Mortgage borrowing ticked upward in the short Thanksgiving week, as subsiding rates helped bring home buyers to market, the Mortgage Bankers Association said.
The MBA's Market Composite Index, which measures weekly application activity based on surveys of the trade group's members, inched up a seasonally adjusted 0.3% for the period ending Nov. 24. Activity climbed upward for the fourth straight week but still finished 15.4% lower year over year. Data was adjusted to account for the Thanksgiving holiday.
The slight increase in applications was driven by greater purchase applications, but refinance applications fell over the week, according to Joel Kan, MBA vice president and deputy chief economist.
"Rates have declined more than 50 basis points over the past six weeks, which has helped to spur a small increase in purchase applications," he said in a press release.
The contract 30-year fixed-mortgage rate average for loans with conforming balances slid down to 7.37% from 7.41% in the previous survey. Points used to help bring down the rate increased to 0.64 from 0.62 for 80% loan-to-value ratio mortgages. The conforming rate hit
But the 30-year jumbo average among MBA lenders increased 3 basis points to 7.54% compared to 7.51% a week earlier. Borrower points also rose to 0.81 from 0.79.
As most rates headed lower, the seasonally adjusted Purchase Index picked up for the fourth consecutive week, climbing up 4.7%, but volumes landed 21.6% below levels of a year ago. Still, the increase in purchase mortgage activity corresponds to trends real estate agents reported seeing this year, according to a recent survey from Assurance IQ. Low existing inventory, though, has served to cap the rate of growth.
Heading in the other direction, the Refinance Index declined for the first time in four weeks, dipping 8.9% from seven days earlier. Despite the drop, refinance volumes saw a slight annual increase, edging up by 0.7% from a year ago when they plummeted to their lowest mark since 2000.
The weekly pullback in refinance applications led their share relative to total activity to shrink to 30.6%, down from 32.4% seven days earlier.
Government-sponsored loan applications, meanwhile, fell by only a fraction, with purchases up, but refinances down. The share of federally-backed applications also came in mostly flat, but borrower interest across sponsors varied. Mortgages guaranteed by the Federal Housing Administration garnered 13.5% of activity, falling from 14.8% a week earlier. But countering the slowdown in FHA loans was growth in the portion of applications coming through the Department of Veterans Affairs, which represented 12.6% of volume, rising from 11.3%. The slice of applications backed by the U.S. Department of Agriculture remained at 0.4% week over week.

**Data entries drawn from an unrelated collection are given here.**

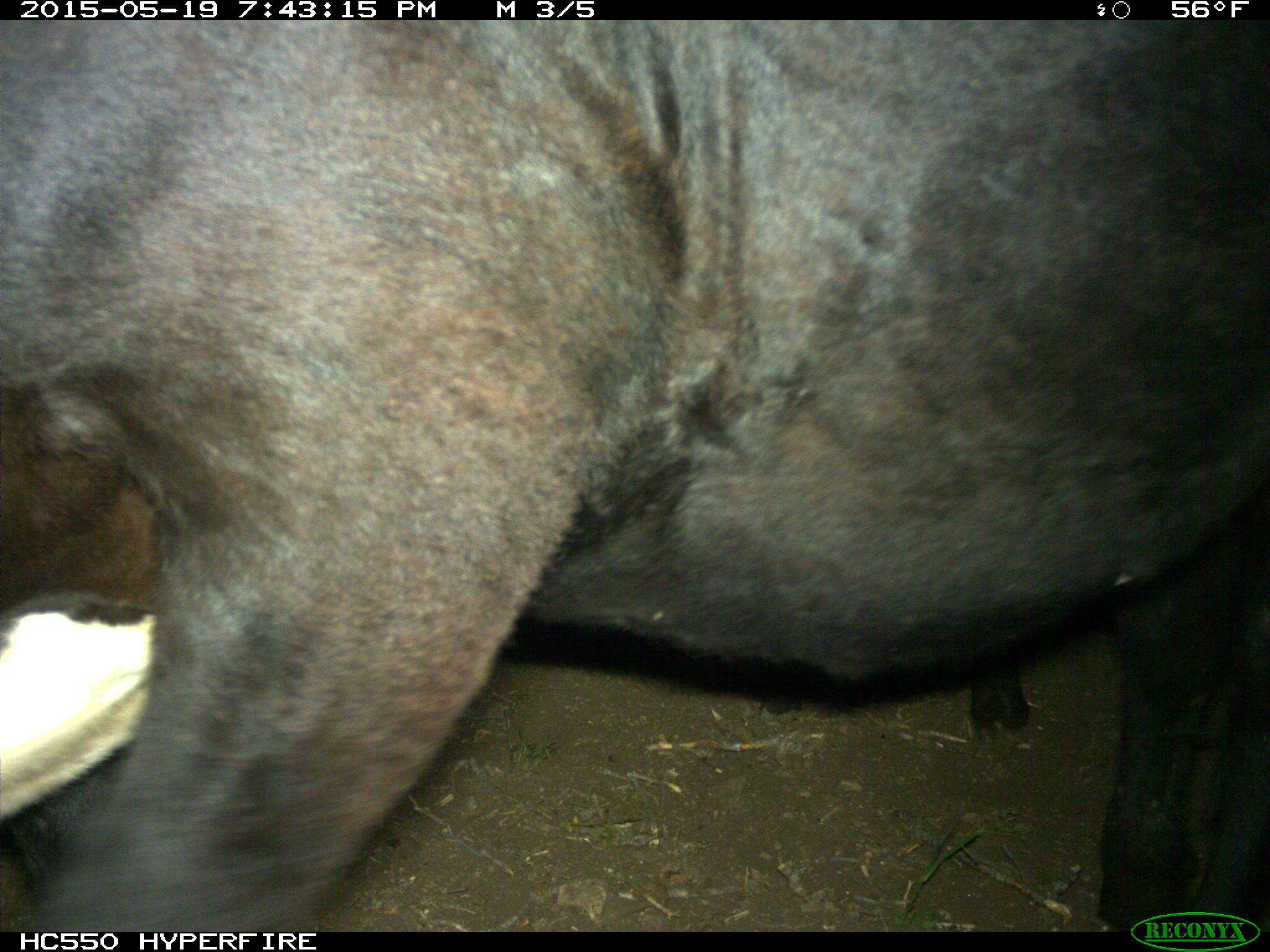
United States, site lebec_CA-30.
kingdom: Animalia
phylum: Chordata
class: Mammalia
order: Artiodactyla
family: Bovidae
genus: Bos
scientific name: Bos taurus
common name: domestic cow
Bos taurus (domestic cow).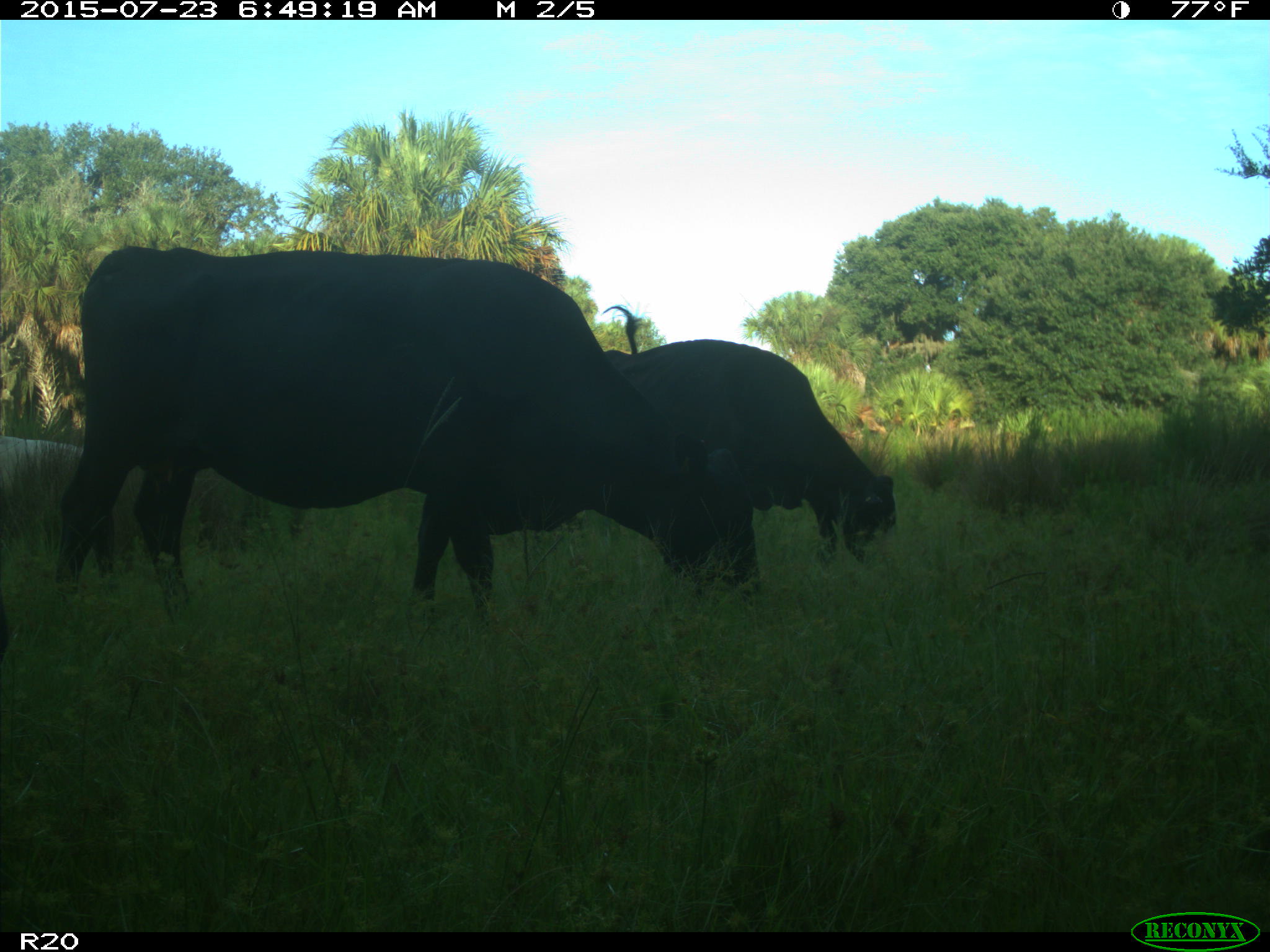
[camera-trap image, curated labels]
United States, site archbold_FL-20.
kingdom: Animalia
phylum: Chordata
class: Mammalia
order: Artiodactyla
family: Bovidae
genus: Bos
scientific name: Bos taurus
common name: domestic cow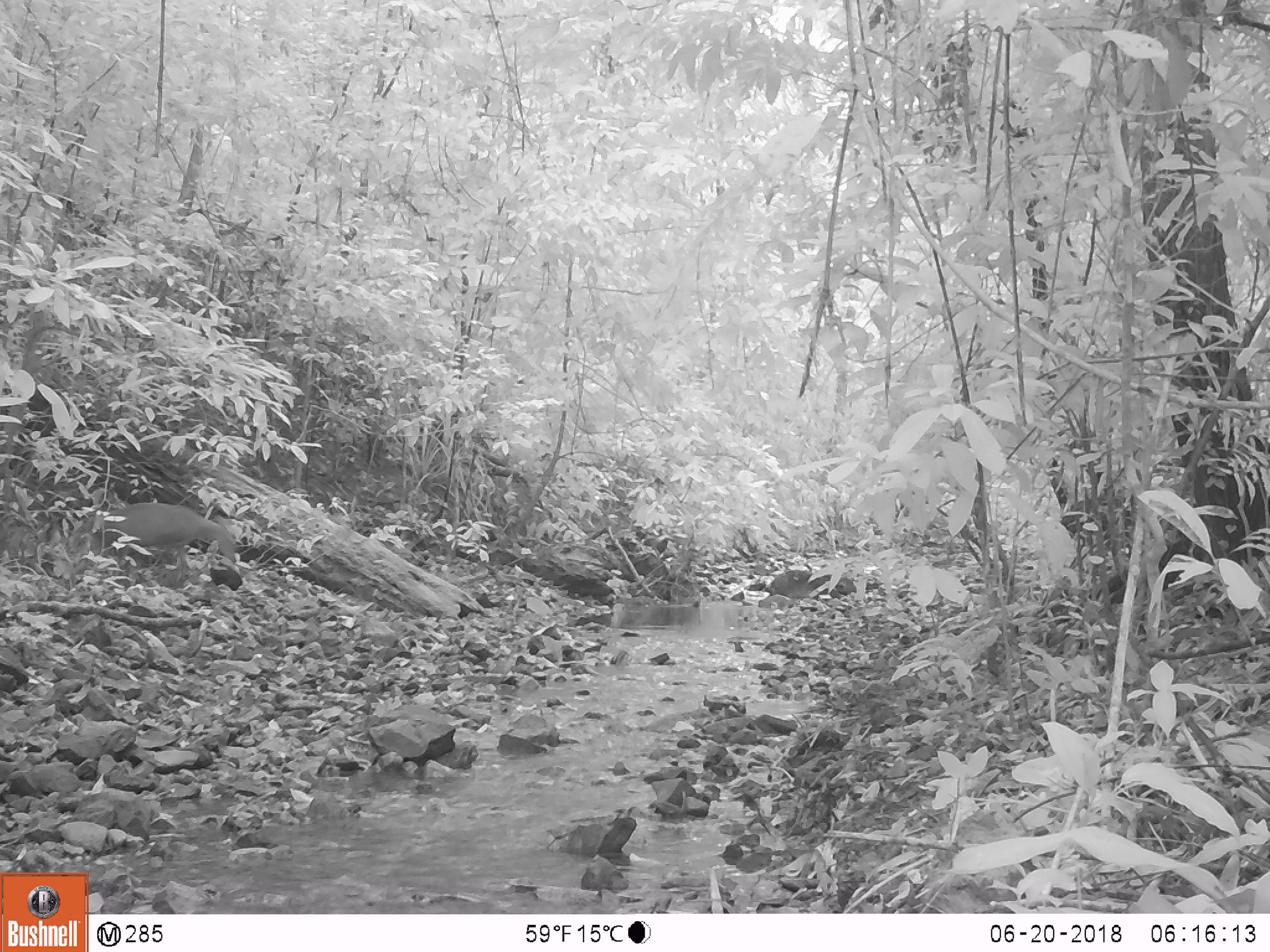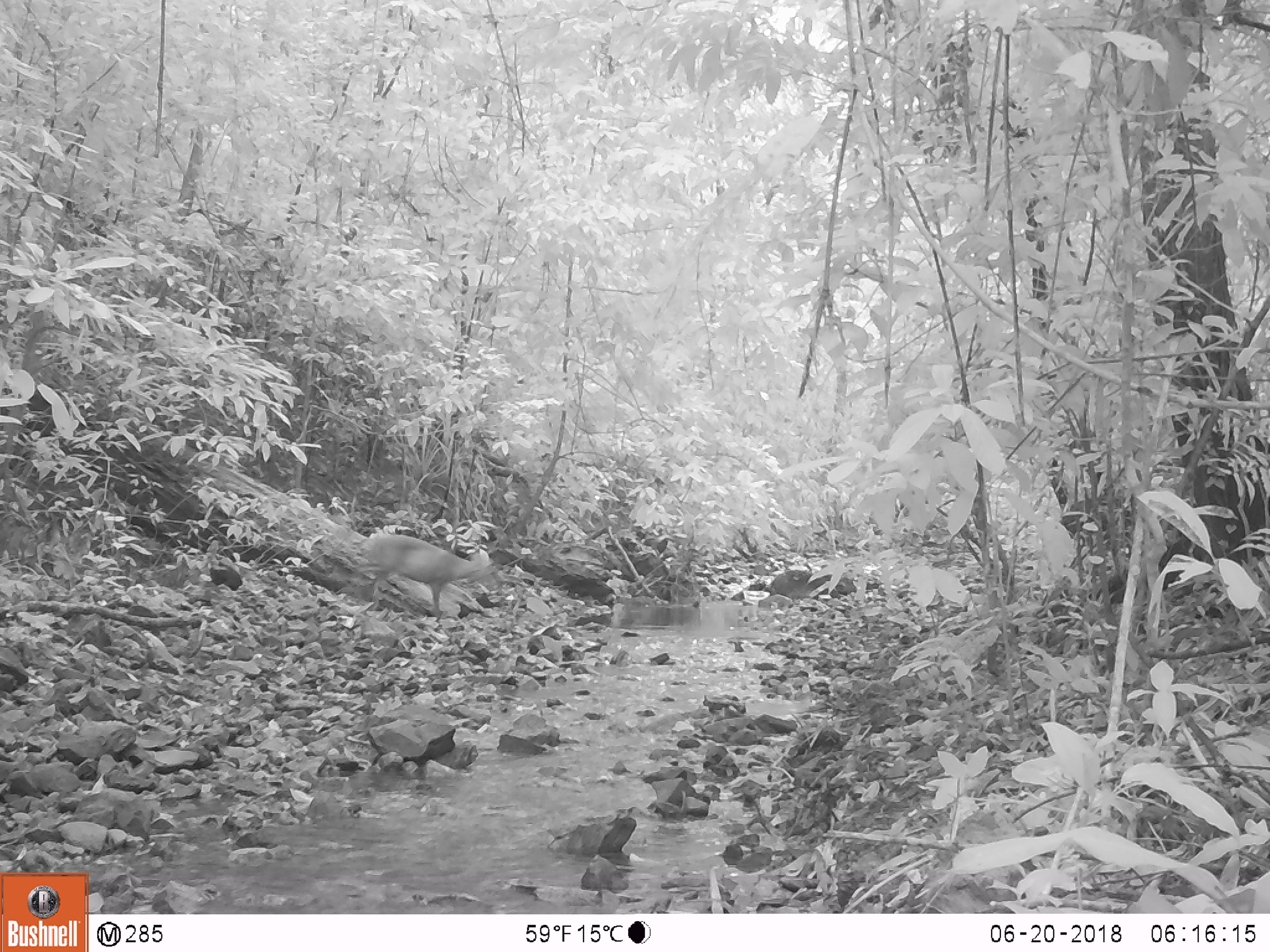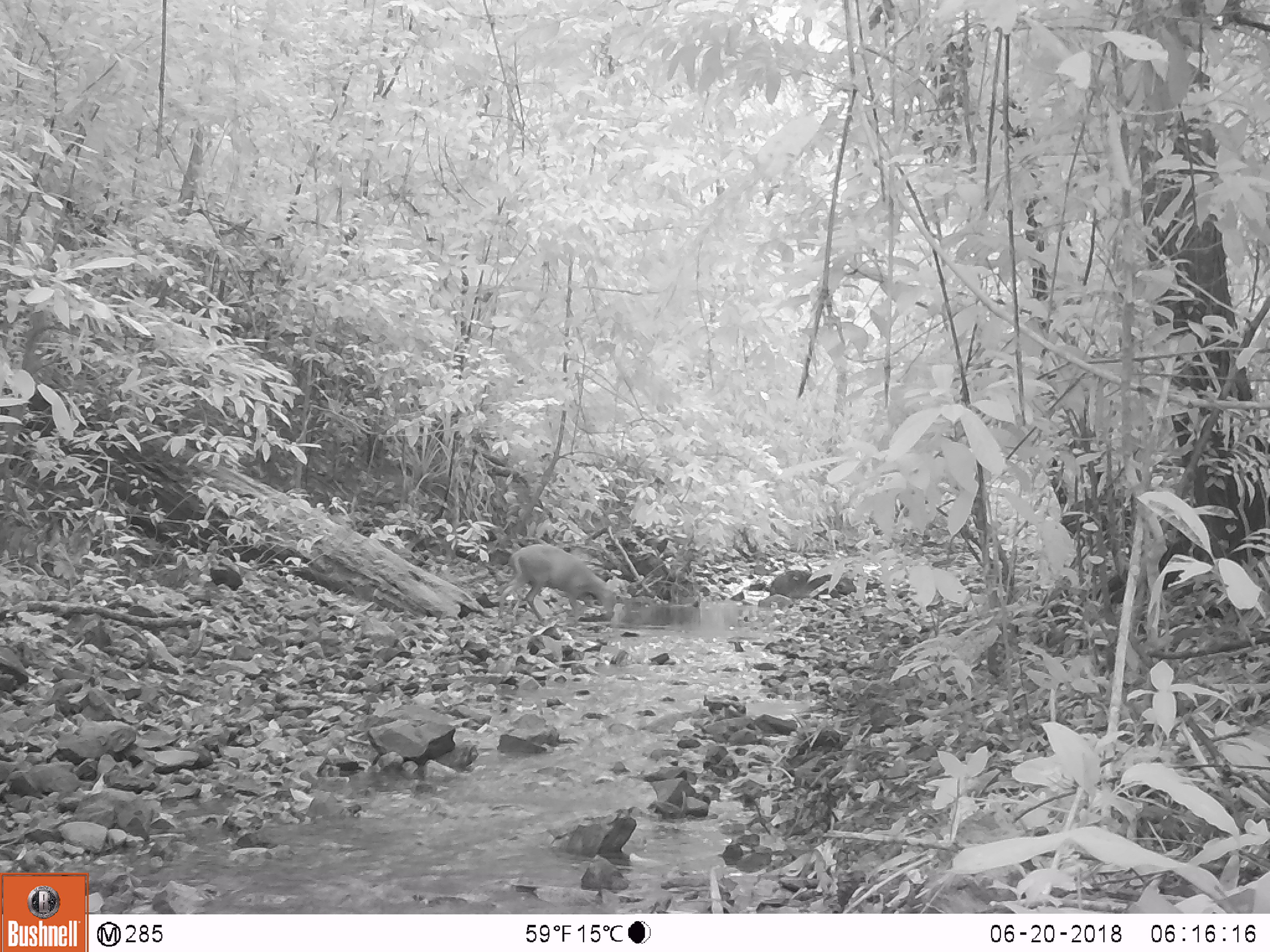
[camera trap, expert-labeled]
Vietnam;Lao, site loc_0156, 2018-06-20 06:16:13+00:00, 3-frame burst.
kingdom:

The contract interest rate for the 30-year FHA-backed home loan decreased by a single basis point compared to the prior survey, falling to 7.18% from 7.19%. Borrowers typically used 0.81 in points, climbing from 0.79 a week earlier.
The 15-year fixed rate average also saw a 1 basis point decline, falling to 6.88% from 6.89%. Points slid to 0.52 compared to 0.76 for 80% LTV loans.
The average of the 5/1 adjustable-rate mortgage, which starts fixed before becoming variable after 60 months, took a 17 basis point decline to 6.59% from 6.76%. Points used by borrowers retreated to 0.76 from 0.82 a week earlier. Following a surge in ARM interest earlier this fall, the share of adjustable-rate mortgages has tempered in November, accounting for 8.1% of applications last week versus 8.3% in the prior survey.